Management Strategies; Money Matters; Marketing Strategies; Developing and Launching Products; People; Time Management and Technology & Telecommunications.

There is now a second edition available with updated advice.  I'll eventually purchase the new edition, but for now I am keeping my 1998 “classic” edition close at hand.  The advice is timeless – and if scanning it gives me one good idea for my next presentation – it is priceless!


Community Music

I was delighted by an article in the Sunday New York Times written by Anthony Tommasini.  The title, “Looking for Citizens for a Few Good Orchestras,” certainly did not grab me.  But the article and the concept behind it did!

Starting January 7,2007 a new program called the Academy will be run by both the Julliard School and Carnegie Hall.  The Academy is a performance and education initiative for postgraduate musicians.  Initially, 16 musicians will receive a wonderful opportunity to perform (at Carnegie Hall) study (at Julliard) and teach (1 1/2 days a week with the NY City Department of Education.)

The goal is to place these 16 talented performers in the public schools to inspire and engage the students; to work closely with classroom music teachers; and to become a presence in the community.

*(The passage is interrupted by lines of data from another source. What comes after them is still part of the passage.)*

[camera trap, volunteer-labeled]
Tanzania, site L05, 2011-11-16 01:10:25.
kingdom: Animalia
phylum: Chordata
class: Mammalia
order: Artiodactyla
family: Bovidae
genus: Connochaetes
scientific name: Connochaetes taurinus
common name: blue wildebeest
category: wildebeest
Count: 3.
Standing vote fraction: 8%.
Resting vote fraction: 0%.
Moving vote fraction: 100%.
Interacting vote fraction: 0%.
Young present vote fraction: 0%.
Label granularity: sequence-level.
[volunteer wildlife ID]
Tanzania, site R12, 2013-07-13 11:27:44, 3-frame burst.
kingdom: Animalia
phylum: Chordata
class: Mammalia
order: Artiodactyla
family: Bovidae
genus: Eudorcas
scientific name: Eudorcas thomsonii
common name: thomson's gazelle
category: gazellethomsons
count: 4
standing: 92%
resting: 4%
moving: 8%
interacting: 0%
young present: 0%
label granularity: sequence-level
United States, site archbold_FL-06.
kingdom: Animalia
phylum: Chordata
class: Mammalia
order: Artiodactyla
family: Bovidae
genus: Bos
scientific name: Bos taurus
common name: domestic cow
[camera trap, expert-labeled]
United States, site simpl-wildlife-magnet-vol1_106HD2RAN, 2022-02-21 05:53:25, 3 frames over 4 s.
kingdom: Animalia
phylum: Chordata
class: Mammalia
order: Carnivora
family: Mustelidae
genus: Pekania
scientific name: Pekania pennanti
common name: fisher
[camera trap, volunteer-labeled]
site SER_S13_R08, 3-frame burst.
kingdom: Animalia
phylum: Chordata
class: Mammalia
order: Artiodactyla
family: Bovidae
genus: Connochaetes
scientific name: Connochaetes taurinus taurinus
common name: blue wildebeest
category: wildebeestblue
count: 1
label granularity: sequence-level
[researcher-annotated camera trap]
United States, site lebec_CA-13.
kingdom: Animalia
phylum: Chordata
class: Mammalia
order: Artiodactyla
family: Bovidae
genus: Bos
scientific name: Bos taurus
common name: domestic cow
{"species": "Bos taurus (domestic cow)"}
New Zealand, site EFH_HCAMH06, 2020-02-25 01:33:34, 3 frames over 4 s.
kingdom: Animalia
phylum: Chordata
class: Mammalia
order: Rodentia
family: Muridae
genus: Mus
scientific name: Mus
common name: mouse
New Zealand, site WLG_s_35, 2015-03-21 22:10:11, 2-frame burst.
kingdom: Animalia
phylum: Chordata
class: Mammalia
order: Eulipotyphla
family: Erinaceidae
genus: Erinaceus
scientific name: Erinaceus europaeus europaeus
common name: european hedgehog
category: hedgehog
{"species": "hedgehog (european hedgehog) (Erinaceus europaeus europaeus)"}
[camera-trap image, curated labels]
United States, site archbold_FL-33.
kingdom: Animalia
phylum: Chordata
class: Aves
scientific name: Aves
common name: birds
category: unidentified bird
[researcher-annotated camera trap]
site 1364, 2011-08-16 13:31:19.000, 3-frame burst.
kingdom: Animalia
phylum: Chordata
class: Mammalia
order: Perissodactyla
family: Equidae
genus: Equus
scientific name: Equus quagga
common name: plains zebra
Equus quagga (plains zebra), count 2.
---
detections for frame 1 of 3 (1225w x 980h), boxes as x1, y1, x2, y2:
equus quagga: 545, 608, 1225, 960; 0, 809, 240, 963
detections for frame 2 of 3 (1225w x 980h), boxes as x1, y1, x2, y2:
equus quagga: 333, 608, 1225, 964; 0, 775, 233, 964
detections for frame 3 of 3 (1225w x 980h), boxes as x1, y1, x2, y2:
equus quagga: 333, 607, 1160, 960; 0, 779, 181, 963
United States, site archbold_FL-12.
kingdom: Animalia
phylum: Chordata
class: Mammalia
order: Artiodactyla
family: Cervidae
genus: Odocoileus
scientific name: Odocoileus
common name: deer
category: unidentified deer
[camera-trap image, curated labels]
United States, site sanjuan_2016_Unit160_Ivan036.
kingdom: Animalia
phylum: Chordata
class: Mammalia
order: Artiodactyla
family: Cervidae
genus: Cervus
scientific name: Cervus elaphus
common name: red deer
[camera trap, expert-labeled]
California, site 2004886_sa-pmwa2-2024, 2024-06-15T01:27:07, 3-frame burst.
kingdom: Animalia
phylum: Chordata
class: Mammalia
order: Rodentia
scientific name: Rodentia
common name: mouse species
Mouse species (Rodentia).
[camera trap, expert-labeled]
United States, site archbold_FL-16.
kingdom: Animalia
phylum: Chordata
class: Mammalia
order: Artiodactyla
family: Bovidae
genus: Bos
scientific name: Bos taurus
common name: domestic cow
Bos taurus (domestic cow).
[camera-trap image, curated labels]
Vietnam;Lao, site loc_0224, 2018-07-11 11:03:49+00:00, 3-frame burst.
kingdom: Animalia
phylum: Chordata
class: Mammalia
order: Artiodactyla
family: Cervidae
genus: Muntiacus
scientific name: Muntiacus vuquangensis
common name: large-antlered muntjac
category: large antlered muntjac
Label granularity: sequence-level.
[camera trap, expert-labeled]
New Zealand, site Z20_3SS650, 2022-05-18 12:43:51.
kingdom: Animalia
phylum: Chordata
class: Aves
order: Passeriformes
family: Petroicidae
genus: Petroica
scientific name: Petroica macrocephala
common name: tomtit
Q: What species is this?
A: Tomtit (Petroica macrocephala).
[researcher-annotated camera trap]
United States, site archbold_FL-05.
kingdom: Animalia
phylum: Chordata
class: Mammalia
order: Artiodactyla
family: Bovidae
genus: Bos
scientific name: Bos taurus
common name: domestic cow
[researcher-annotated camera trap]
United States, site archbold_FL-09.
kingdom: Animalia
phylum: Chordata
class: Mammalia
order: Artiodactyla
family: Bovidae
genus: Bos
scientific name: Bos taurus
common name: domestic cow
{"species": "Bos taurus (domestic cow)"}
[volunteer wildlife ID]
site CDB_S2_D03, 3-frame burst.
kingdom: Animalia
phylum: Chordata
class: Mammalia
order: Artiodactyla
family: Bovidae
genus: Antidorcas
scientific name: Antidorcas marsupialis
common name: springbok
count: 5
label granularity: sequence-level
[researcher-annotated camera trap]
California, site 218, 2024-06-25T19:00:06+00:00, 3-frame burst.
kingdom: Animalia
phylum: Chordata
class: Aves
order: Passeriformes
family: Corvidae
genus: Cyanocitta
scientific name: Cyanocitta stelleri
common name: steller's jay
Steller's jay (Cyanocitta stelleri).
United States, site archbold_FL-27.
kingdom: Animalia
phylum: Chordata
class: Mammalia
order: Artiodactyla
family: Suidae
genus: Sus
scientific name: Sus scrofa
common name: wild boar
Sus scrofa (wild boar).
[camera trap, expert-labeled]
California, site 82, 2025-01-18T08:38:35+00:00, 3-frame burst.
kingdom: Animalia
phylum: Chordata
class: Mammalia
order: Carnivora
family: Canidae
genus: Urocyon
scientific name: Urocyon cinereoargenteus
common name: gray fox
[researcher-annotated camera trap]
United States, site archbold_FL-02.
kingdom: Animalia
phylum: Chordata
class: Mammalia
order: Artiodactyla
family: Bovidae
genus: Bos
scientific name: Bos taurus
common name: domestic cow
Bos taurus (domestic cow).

Clive Gillinson, the Executive Director of Carnegie Hall implemented a similar program while he was the managing director of the London Symphony Orchestra.  He has high hopes that the Academy will light a spark of engagement between traditional performance groups, students and the community.  He envisions the possibility that the public school system will create adjunct positions that would enable more professional musicians to work alongside school band, orchestra and choral directors.

Today, most “Arts Enrichment” or “Community Outreach” programs offer little more than a “drive through” experience.  A few performers show up at the public school or community center; perform a few pieces; talk to to audience and then quickly depart.  For some students this is their only exposure to the arts.  Few students – and even fewer professional musicians – gain much from this type of program.

The Academy – and other similar programs – aim to change this dramatically!  Because the performers will return to each school on a regular basis, they will have the opportunity to make a bigger impact on the students.  In turn, I suspect that the students – and their teachers – will make a major impact on the professional musicians.  Some students may get the opportunity to dream of a world that was previously unknown or unavailable to them.  For some of the musicians, this opportunity will spark a desire to devote more of their time and attention to building community involvement and developing future audiences for their craft.

I applaud this program and hope that it succeeds and inspires other conservatories and concert venues to embark on a similar course.